In 2007, NYSE margin debt rose above $317 billion and stayed there for the remainder of the year, hitting a peak of more than $381 billion that July.


Investors reduced their leverage in 2009 and 2010 to levels as low as $173 billion and then began to borrow more money again through July of 2011. Spooked by whipsawing markets last summer, which devastated the portfolios of some of the country's savviest investors, money managers took off leverage again in the second half of the year.


Through August, NYSE margin debt is down about 4 percent from its 2012 peak of $298.5 billion, recorded in April. Beginning in May risk-averse investors reduced leverage, pulling back from global financial markets riled by fears that Greece would exit the deeply troubled euro zone.


Margin debt remains down roughly 10.6 percent from its post-2008 peak of $320.7 billion, which it reached in April last year.


NYSE member organizations are required to report monthly the total amount of money borrowed by customers to purchase securities.

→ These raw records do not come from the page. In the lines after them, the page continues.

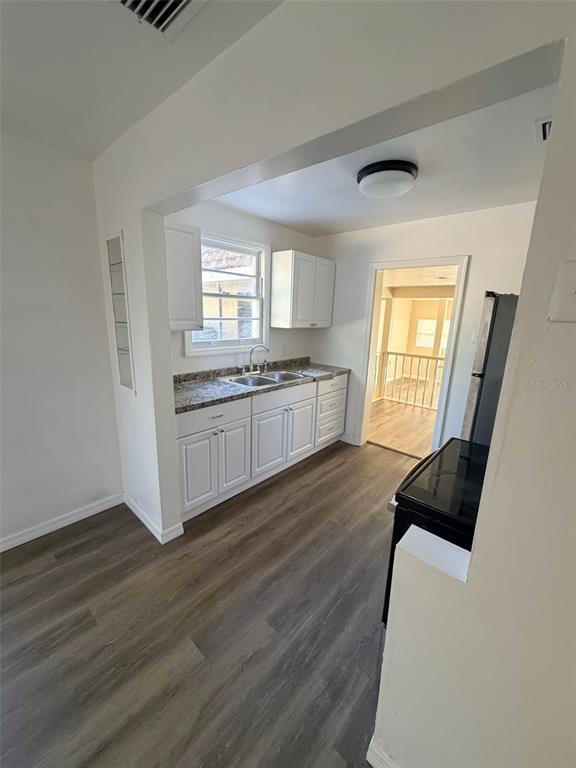 Photo - 4615 Wishart Blvd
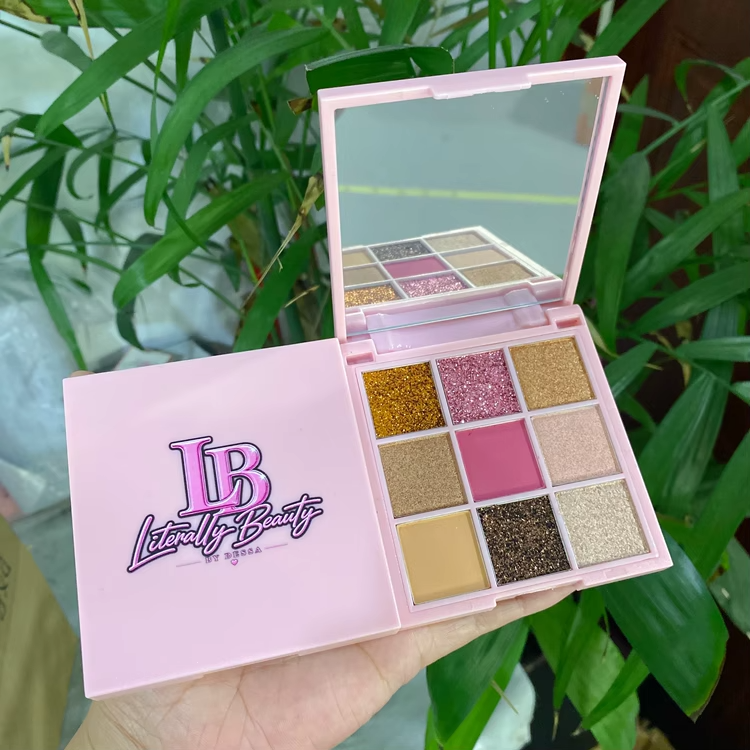 Pretty in Power Eyeshadow Palette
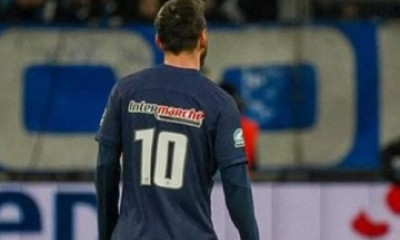 Neymar nhường áo số 10 cho Messi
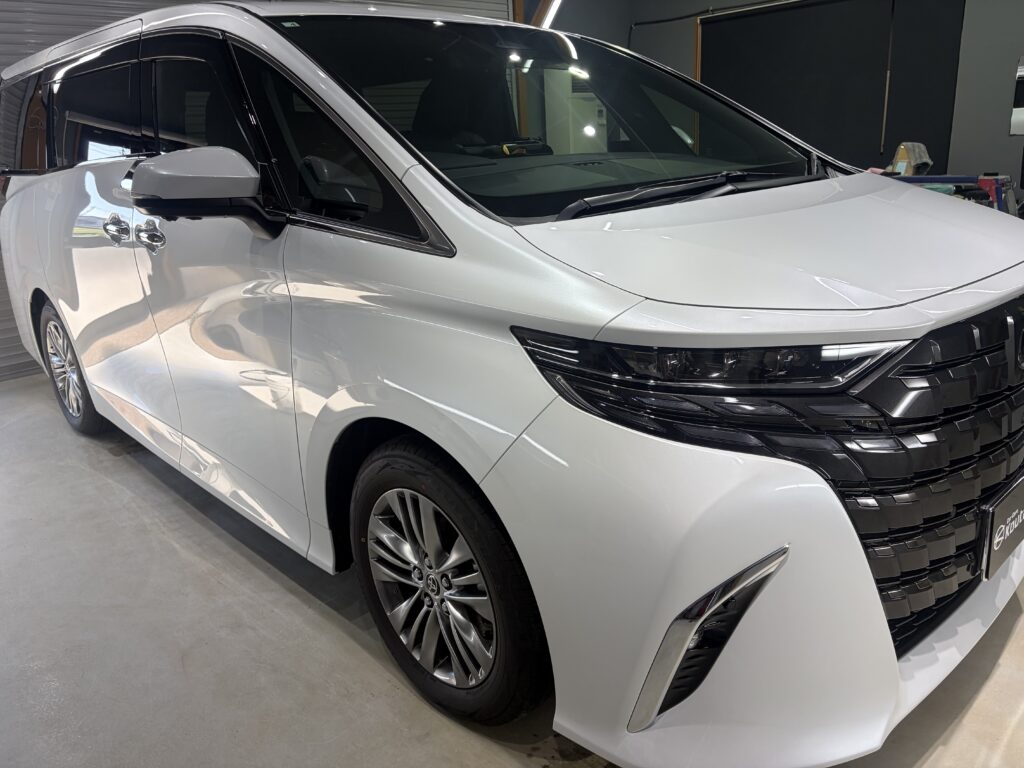 トヨタ・アルファード・鏡面磨き作業+新開発セラミックコーティング施工事例　富山県富山市Ｆ様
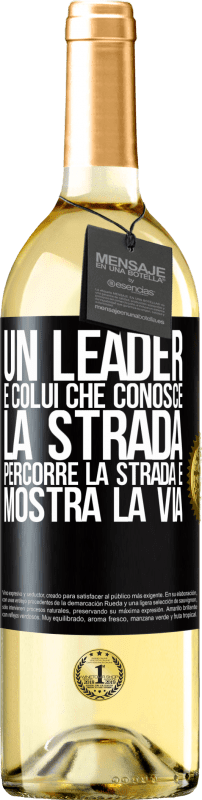 29,95 € Spedizione Gratuita | Vino bianco Edizione WHITE Un leader è colui che conosce la strada, percorre la strada e mostra la via Etichetta Nera. Etichetta personalizzabile Vino giovane Raccogliere 2024 Verdejo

While hedge funds have yet to ratchet up to pre-crisis levels, or even to the highs of 2011, Bank of America analysts said the fact that investors increased leverage last month is a positive sign.


Margin debt is one way to measure how much risk hedge funds and other large investors are taking by using borrowed cash, but it fails to address or measure the exposure those firms have to 'embedded' or 'hidden' leverage, which they can obtain by investing in structured products like collateralized loan obligations or asset-backed-securities, which are more highly levered in themselves. Some hedge funds have been eyeing those riskier, more exotic assets in their hunt for yield.


Data published Friday by BarclayHedge and TrimTabs showed that hedge fund managers "are strongly inclined to maintain current levels of leverage," and "plans to lever up fell slightly in September while plans to reduce leverage climbed by a small margin."